7. Numa clara confusão administrativa, jurídica e política, em 04/09, novamente o Secretario do SRH informa (agora extemporaneamente) o “cumprimento da Medida Cautelar do TCU”, embora a decisão final não tenha sido prolatada.

8. Quanta confusão administrativa, jurídica e política!

9. Diante desse cenário, nova petição foi encaminhada à Ministra Cármen Lúcia, nos autos do Mandado de Segurança nº 26.156, oportunidade em a Assessoria Jurídica da ADUnB formulou o seguinte pedido:

“Em face do exposto, considerando que a remuneração dos docentes será creditada em 1º/11/2009, bem como que o pagamento da parcela URP pode ocorrer com base na rubrica até então utilizada ou em outra, se assim entender Vossa Excelência, ainda que mediante a elaboração de folha suplementar, o Sindicato Impetrante requer que Vossa Excelência digne-se a oficiar o Magnífico Reitor da Fundação Universidade de Brasília e a Secretaria de Recursos Humanos do Ministério do Planejamento, Orçamento e Gestão – MPOG, para que procedam ao imediato cumprimento da decisão proferida no presente feito, em 7/10/2009, sob as penas da lei.”

10. Na oportunidade, além de reafirmar que tanto o TCU quanto a Reitoria da UnB se abstivessem de praticar atos contrários à liminar original, a Ministra Cármen Lúcia deixou claro que “os efeitos da liminar atingem também aqueles que ingressaram nessa instituição de ensino superior após o deferimento da medida liminar no presente Mandado de Segurança”.

11. Em que pese a referida decisão, a Reitoria da UnB informou a existência de novos percalços impostos ao pagamento da URP de fevereiro de 1989. Além de óbices administrativos supostamente impostos pelo Ministério do Planejamento, Orçamento e Gestão – MPOG, haveria um processo administrativo em curso perante o Ministério da Educação. Com isso, materializou-se uma vez mais o descumprimento da liminar deferida pelo STF, já que, até o momento, 316 professores não receberam a URP (integral ou parcial) do mês de novembro, a ser paga em dezembro de 2009. Entre eles, existem, predominantemente, professores novos. Entretanto, alguns professores mais antigos também estão sendo atingidos pelo corte.

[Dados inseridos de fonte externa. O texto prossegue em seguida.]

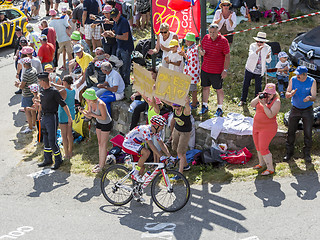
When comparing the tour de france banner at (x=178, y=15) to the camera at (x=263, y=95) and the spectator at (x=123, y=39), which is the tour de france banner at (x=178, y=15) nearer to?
the spectator at (x=123, y=39)

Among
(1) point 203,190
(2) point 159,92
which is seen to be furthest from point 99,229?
(2) point 159,92

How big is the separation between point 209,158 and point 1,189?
4349 mm

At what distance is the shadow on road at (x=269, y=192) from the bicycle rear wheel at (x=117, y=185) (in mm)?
2304

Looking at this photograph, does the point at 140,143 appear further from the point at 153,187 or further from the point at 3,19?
the point at 3,19

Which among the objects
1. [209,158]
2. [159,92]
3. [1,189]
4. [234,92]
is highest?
[159,92]

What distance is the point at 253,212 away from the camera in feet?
25.9

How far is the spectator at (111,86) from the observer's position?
428 inches

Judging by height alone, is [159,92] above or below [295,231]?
above

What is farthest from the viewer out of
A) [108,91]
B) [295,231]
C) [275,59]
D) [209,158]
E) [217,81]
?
[275,59]

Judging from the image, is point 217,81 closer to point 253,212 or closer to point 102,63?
point 102,63

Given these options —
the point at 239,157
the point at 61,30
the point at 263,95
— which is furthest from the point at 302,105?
the point at 61,30

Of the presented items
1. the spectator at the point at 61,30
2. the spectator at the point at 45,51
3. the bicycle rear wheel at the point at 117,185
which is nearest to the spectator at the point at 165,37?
the bicycle rear wheel at the point at 117,185

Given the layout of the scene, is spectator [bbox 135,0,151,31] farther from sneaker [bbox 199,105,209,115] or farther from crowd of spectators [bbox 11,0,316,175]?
sneaker [bbox 199,105,209,115]

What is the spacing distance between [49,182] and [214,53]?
4405 mm
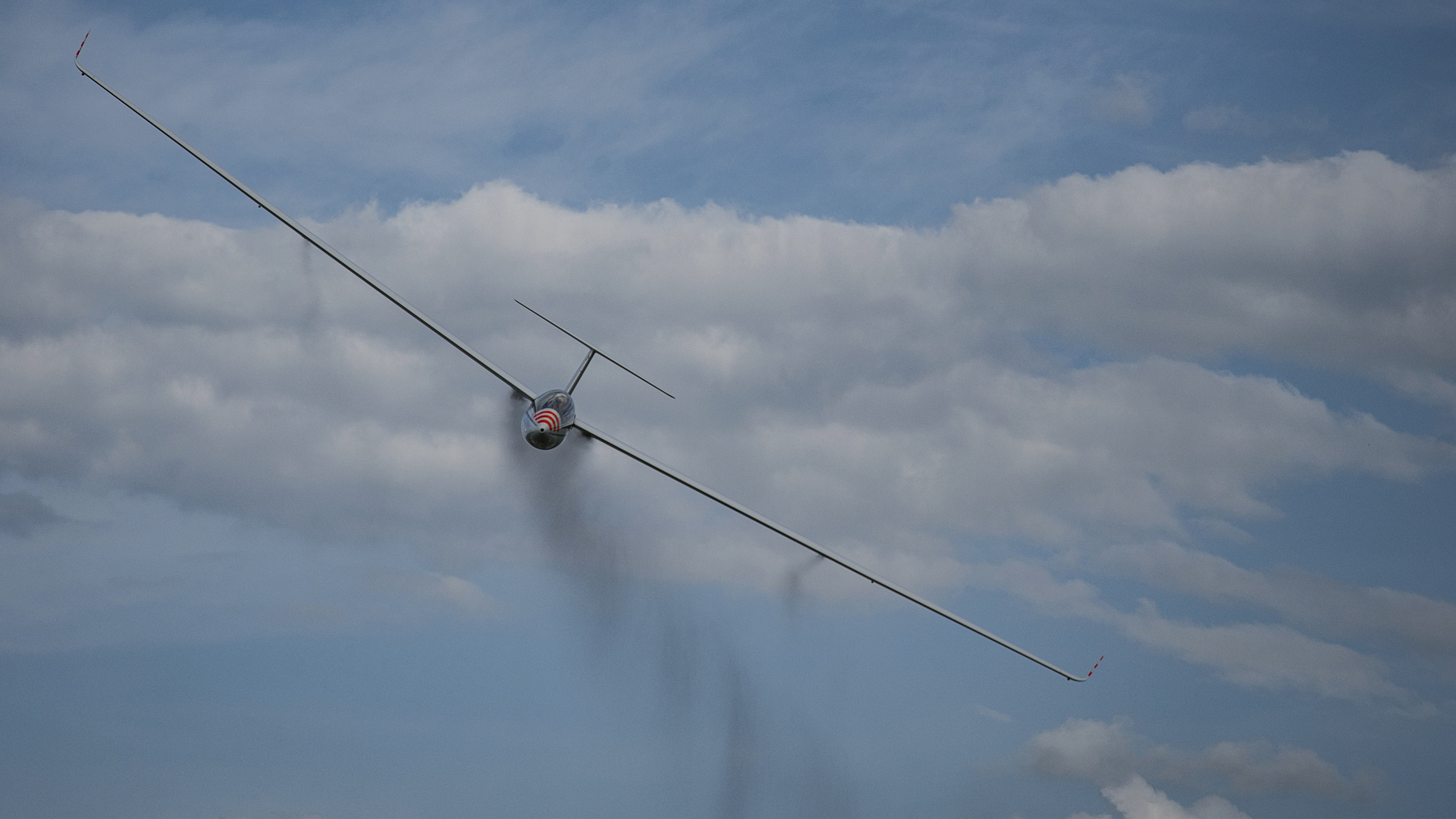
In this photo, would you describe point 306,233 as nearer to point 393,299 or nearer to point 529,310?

12. Ao suspender o pagamento, agora não mais pressionado pelo TCU, a Reitoria claramente entregou de bandeja ao MPOG, e agora ao MEC, não só o corte dos salários dos professores e funcionários, mas, e perigosamente, entregou ao governo os princípios da autonomia e da isonomia salarial, volto a dizer, garantidos na constituição.

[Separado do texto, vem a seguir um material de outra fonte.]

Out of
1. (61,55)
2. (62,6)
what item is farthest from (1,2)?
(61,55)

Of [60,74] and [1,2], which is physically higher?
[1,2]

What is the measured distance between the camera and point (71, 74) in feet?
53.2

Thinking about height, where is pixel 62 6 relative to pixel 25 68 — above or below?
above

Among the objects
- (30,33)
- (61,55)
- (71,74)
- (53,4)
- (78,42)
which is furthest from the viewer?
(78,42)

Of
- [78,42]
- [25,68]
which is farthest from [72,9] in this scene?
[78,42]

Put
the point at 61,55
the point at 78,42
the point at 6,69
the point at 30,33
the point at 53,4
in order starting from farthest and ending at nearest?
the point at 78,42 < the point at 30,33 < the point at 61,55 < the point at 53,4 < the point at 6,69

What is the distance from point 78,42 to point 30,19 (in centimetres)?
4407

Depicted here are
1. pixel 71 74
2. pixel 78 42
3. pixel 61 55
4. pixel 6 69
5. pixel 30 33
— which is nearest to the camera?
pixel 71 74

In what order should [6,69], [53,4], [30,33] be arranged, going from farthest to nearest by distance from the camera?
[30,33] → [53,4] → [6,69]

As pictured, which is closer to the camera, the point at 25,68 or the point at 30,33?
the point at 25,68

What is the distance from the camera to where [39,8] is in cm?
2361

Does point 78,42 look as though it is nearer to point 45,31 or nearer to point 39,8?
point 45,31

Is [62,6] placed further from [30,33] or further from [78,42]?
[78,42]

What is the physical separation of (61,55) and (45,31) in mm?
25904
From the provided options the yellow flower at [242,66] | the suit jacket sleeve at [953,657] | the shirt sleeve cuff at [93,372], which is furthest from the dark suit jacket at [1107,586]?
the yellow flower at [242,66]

13. O que de fato está claramente ocorrendo é que o MPOG em conjunção com a Reitoria está “analisando os dados dos pagamentos” e, portanto, o salário dos professores e servidores, ao Governo Federal que, por certo, tem toda intenção de reduzi-los.

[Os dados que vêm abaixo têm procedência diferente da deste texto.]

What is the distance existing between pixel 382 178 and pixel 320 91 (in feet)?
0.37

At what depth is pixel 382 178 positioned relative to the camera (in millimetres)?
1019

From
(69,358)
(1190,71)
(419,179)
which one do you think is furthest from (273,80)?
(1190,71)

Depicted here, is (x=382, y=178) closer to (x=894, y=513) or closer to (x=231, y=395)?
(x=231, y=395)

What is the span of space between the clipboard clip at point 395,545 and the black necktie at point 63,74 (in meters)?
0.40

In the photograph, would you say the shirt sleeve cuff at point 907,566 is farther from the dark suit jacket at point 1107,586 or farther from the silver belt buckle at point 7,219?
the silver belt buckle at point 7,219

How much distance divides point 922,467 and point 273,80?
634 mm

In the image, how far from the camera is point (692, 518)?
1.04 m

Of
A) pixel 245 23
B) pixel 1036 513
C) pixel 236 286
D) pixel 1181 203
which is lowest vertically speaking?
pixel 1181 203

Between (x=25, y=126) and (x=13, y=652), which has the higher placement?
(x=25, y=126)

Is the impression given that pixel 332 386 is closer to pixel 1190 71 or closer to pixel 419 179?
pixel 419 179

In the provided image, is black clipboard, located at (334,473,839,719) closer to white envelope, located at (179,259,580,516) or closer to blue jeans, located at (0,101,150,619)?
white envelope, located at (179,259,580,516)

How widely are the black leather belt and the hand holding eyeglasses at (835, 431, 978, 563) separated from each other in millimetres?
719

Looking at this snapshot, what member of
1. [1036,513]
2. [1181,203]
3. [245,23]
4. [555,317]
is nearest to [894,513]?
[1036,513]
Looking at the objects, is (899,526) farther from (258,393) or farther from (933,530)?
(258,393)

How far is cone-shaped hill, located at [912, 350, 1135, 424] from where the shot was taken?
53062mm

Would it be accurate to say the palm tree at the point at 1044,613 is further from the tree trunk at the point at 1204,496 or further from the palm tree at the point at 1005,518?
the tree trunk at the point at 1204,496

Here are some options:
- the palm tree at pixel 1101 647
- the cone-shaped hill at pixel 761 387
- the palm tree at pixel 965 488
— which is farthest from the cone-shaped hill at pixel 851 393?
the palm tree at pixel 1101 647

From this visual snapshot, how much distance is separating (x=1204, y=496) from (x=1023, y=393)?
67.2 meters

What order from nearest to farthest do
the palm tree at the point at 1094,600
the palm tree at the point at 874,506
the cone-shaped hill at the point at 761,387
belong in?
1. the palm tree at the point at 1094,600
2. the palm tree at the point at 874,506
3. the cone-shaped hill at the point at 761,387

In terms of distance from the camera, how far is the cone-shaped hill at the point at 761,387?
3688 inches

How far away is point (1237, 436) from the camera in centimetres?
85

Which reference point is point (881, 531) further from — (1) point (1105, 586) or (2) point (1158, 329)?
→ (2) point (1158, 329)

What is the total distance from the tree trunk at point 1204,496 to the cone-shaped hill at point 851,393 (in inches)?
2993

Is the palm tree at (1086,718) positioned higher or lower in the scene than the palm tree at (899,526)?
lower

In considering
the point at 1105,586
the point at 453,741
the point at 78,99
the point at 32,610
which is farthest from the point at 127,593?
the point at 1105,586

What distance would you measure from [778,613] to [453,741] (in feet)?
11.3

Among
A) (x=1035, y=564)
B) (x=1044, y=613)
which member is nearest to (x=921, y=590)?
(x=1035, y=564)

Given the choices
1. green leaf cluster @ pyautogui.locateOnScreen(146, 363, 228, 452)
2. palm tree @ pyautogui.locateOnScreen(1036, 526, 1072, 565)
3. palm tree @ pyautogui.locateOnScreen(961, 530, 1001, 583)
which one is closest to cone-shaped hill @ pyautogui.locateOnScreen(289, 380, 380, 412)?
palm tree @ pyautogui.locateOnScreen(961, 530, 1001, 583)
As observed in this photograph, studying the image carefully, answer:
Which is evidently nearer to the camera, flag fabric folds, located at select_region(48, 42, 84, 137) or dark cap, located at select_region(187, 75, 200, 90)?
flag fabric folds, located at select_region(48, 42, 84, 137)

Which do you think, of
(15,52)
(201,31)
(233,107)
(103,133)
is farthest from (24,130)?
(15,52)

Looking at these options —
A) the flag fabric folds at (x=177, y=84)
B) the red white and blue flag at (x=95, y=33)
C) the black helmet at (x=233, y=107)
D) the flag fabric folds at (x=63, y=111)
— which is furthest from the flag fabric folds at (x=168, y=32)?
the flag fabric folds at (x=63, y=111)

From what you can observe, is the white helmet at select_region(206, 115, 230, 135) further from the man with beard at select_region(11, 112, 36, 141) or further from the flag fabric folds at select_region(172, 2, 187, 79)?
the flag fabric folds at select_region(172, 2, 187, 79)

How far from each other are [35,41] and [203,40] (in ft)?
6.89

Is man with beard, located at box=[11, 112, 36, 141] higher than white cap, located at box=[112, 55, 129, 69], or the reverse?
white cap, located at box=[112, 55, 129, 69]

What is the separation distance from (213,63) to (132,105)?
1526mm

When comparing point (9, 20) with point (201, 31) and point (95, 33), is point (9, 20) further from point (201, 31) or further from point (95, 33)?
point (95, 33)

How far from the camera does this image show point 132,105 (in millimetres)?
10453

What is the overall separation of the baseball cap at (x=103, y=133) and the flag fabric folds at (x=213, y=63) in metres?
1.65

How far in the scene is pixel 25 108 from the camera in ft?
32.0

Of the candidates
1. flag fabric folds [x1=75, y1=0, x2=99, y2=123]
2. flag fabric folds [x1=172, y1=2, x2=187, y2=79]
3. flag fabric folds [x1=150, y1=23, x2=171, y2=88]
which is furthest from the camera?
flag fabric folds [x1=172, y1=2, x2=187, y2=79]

14. Por outro lado, a Reitoria da UnB, agora procura explorar a ambigüidade da greve instalada na UnB (que, correta e convenientemente, está mobilizando a indignação de professores afetados pelo corte, em especial os “308 novatos” e 186 técnicos-administrativos), delegou para o MPOG e o MEC dois de seus princípios fundamentais de aperfeiçoamento do ensino superior no país: a isonomia e a autonomia.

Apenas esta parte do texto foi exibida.